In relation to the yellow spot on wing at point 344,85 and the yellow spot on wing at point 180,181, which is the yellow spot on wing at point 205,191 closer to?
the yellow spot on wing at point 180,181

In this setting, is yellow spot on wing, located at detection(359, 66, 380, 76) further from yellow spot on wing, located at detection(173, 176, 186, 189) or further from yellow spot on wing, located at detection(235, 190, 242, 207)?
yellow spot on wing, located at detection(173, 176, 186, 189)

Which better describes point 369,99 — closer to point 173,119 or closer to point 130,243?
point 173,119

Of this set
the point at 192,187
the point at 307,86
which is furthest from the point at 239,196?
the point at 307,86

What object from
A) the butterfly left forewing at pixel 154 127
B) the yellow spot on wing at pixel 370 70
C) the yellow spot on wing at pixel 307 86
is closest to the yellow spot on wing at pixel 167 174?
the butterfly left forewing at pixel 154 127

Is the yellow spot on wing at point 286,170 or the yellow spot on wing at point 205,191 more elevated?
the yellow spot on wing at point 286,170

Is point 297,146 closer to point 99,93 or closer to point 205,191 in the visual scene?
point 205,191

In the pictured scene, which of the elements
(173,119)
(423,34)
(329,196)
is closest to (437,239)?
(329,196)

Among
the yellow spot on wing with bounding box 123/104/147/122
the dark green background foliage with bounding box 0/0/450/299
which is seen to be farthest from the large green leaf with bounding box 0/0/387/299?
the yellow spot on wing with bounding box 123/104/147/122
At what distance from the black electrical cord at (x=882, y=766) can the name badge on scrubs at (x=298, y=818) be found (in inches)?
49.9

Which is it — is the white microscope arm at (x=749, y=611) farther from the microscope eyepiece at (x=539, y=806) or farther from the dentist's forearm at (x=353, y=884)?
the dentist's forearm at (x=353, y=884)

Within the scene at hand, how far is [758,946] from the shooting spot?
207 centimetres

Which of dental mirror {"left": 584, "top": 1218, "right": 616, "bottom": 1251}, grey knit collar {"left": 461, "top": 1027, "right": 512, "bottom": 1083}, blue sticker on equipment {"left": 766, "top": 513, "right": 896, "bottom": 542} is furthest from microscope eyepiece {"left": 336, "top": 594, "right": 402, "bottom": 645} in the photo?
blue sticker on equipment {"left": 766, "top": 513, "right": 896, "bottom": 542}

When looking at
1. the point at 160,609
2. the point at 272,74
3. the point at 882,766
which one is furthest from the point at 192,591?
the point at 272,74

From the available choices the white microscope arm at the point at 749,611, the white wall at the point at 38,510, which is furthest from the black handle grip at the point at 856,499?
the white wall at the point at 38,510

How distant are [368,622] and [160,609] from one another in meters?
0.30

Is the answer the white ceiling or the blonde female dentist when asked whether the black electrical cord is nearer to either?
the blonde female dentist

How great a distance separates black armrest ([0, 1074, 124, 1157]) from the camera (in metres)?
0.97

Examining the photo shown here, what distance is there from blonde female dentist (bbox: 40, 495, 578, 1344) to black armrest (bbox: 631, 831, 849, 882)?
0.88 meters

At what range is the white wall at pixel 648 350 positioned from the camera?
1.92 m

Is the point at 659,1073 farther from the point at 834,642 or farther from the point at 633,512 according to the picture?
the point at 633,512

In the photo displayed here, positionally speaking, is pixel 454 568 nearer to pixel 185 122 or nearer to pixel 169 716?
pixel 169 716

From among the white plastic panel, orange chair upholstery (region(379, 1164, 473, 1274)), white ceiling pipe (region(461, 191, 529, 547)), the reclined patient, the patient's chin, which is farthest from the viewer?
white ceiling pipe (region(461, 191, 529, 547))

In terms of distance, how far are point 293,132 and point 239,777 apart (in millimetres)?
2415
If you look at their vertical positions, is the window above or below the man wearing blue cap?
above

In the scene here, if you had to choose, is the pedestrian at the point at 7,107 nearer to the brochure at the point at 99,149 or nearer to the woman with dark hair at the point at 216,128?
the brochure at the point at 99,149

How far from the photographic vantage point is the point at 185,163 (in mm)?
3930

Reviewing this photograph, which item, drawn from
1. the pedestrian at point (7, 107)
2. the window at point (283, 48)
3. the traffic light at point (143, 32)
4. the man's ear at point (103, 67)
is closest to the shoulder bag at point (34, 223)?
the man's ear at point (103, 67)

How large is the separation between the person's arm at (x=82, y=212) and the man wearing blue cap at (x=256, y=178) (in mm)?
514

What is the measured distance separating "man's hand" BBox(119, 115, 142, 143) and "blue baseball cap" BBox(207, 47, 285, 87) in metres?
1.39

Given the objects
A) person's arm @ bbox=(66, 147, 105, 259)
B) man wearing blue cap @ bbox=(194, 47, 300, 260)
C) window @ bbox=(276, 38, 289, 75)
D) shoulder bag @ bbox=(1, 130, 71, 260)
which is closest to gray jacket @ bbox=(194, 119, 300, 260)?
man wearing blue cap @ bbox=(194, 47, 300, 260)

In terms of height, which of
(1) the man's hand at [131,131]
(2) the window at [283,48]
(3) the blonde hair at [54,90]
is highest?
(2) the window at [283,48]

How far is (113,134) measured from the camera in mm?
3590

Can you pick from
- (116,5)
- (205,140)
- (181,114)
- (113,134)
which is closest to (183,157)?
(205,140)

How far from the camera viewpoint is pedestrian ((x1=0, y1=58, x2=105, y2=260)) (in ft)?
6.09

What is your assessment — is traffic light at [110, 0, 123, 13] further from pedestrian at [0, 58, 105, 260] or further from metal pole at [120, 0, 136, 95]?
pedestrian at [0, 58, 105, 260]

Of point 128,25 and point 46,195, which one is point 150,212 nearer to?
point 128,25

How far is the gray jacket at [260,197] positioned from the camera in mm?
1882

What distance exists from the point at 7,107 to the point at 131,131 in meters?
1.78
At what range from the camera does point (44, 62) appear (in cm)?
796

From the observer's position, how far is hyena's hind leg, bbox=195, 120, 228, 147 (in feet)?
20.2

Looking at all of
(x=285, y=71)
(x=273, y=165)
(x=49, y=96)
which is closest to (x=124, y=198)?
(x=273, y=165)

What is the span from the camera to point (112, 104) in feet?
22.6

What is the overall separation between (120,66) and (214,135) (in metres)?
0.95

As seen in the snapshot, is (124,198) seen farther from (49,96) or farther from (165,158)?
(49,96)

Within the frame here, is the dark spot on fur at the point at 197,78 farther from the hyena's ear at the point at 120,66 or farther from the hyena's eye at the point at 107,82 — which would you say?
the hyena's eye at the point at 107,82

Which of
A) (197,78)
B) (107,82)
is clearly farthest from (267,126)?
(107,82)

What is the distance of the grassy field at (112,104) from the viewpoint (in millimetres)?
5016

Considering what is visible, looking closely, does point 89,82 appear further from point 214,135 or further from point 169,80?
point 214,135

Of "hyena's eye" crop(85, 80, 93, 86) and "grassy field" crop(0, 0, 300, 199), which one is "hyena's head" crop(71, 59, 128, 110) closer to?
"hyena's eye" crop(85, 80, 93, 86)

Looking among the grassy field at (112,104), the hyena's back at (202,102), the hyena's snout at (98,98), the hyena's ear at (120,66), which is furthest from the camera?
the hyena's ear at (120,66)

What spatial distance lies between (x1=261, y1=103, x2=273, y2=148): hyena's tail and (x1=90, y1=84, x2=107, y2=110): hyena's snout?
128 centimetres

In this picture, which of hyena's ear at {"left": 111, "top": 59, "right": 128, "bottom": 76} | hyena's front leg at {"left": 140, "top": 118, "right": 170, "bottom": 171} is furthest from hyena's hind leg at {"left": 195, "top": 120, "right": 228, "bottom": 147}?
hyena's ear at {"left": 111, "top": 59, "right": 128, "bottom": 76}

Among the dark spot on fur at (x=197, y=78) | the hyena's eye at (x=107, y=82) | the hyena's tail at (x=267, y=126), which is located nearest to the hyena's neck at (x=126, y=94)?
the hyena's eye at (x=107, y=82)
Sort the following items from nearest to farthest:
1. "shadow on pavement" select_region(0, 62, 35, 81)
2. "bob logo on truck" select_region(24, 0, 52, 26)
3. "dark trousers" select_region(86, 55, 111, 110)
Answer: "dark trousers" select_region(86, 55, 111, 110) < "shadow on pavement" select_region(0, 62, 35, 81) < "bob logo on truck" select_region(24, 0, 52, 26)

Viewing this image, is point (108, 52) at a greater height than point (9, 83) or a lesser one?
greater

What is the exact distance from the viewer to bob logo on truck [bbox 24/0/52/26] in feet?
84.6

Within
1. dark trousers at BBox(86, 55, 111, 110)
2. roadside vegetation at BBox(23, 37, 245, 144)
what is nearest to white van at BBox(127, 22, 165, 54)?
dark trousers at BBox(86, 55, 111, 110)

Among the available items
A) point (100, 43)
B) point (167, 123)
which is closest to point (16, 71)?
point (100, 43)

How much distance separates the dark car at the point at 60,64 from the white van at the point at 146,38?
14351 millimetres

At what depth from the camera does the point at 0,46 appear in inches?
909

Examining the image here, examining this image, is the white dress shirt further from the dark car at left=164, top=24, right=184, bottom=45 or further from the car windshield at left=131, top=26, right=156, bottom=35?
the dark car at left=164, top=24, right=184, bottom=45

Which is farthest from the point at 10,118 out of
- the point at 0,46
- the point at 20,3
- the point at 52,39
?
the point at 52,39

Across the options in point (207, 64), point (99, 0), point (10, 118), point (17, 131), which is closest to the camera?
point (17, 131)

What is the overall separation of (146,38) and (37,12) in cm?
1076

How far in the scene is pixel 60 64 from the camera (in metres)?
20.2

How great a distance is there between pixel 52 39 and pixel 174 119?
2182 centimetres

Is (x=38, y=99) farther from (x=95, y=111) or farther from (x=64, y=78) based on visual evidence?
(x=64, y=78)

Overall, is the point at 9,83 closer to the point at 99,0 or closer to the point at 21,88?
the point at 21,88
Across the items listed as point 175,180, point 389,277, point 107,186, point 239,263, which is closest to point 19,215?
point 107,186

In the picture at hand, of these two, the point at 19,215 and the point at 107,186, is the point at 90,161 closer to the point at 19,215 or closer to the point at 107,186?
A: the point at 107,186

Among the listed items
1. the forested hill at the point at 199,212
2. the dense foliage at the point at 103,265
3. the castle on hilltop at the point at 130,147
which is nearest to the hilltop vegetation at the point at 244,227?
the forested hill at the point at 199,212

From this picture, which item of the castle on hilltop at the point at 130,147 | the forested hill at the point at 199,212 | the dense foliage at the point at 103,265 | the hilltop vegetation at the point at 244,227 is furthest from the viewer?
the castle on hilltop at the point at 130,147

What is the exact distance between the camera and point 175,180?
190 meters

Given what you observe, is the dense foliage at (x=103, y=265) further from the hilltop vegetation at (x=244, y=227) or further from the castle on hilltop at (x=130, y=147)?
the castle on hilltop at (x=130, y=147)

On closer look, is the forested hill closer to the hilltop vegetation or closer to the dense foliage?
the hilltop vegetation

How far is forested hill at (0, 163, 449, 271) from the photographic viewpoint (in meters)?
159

> **What you will do**:
Update everything from the line containing "On closer look, is" down to the end of the data by replacing "forested hill" with "wooded hill" and leaving all else unchanged.

> **Output of the exercise**:
On closer look, is the wooded hill closer to the hilltop vegetation or closer to the dense foliage?
the hilltop vegetation

How far is wooded hill at (0, 163, 449, 271) from the photographic viewpoint (in meters)?
159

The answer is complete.